## Given text
★ ★ ★ ★ ★ ★ ★

Whitewashing the Second Amendment

Washington Dispatch: As the Supreme Court reviews a historic gun-rights case, lost is the Second Amendment's controversial history—when it wasn't a bulwark against tyranny but a way of enforcing it.

March 20, 2008



Racial politics dominated the talk in Washington this week as Barack Obama called on Americans to stop ignoring the country's racist past and move forward. The message, apparently, didn't reach the U.S. Supreme Court, where the justices were busy ignoring race during a hearing on the biggest case of the year. On Tuesday, at the same time Obama gave his big speech, the court heard oral arguments in D.C. v. Heller, a case challenging the District of Columbia's 30-year-old law banning handgun ownership. The case marks the first time the Supreme Court has reviewed the Second Amendment in 70 years, and its interpretation could have far-reaching implications for state gun laws. Heller is mostly about gun ownership, but it is also about race—not that you would know that based on the oral arguments.

★ ★ ★ ★ ★ ★ ★

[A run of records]

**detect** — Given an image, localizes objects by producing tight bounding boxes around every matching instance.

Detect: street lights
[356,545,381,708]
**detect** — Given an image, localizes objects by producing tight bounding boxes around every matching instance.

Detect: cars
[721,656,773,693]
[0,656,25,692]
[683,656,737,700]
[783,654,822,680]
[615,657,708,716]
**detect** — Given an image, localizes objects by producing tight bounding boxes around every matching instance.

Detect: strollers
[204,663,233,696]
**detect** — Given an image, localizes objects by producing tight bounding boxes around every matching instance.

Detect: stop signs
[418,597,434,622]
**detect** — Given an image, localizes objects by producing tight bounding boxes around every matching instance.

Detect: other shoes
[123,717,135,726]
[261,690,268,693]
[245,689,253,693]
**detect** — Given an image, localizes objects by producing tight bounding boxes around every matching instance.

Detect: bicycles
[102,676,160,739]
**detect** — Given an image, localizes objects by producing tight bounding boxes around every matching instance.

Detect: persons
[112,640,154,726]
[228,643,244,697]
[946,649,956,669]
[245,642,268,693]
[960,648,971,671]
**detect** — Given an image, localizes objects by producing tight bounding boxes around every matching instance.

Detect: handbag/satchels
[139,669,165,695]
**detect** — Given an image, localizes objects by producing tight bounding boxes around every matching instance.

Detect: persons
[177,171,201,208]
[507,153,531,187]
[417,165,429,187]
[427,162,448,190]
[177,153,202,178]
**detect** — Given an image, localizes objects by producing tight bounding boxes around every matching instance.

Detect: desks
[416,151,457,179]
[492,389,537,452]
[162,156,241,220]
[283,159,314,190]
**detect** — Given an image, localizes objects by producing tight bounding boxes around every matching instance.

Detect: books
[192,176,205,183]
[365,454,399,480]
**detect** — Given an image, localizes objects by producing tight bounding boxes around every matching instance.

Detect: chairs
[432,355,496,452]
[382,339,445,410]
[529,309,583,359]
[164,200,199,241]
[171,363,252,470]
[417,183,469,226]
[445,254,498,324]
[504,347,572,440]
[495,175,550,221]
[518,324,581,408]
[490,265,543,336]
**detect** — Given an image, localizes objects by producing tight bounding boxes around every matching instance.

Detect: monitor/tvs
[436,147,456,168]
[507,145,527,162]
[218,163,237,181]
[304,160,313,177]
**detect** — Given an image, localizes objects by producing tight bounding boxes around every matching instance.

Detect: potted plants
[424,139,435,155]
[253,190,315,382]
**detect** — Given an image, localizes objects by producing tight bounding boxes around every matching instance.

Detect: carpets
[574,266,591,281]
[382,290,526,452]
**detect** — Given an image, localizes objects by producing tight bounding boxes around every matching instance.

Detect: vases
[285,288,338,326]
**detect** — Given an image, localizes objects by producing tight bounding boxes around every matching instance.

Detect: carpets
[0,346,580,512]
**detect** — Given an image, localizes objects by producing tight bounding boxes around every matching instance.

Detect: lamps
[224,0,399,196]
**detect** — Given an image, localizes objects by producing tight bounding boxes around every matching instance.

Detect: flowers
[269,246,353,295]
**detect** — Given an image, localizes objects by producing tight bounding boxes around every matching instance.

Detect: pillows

★ ★ ★ ★ ★ ★ ★

## Set exercise A
List every hyphenated compound word in the Second Amendment article.
## Set exercise B
From the Second Amendment article, extract everything from "March 20, 2008" down to "the oral arguments.".
The listing is separate material, unrelated to the Second Amendment article.

## Task solution A
gun-rights, 30-year-old, far-reaching

## Task solution B
March 20, 2008



Racial politics dominated the talk in Washington this week as Barack Obama called on Americans to stop ignoring the country's racist past and move forward. The message, apparently, didn't reach the U.S. Supreme Court, where the justices were busy ignoring race during a hearing on the biggest case of the year. On Tuesday, at the same time Obama gave his big speech, the court heard oral arguments in D.C. v. Heller, a case challenging the District of Columbia's 30-year-old law banning handgun ownership. The case marks the first time the Supreme Court has reviewed the Second Amendment in 70 years, and its interpretation could have far-reaching implications for state gun laws. Heller is mostly about gun ownership, but it is also about race—not that you would know that based on the oral arguments.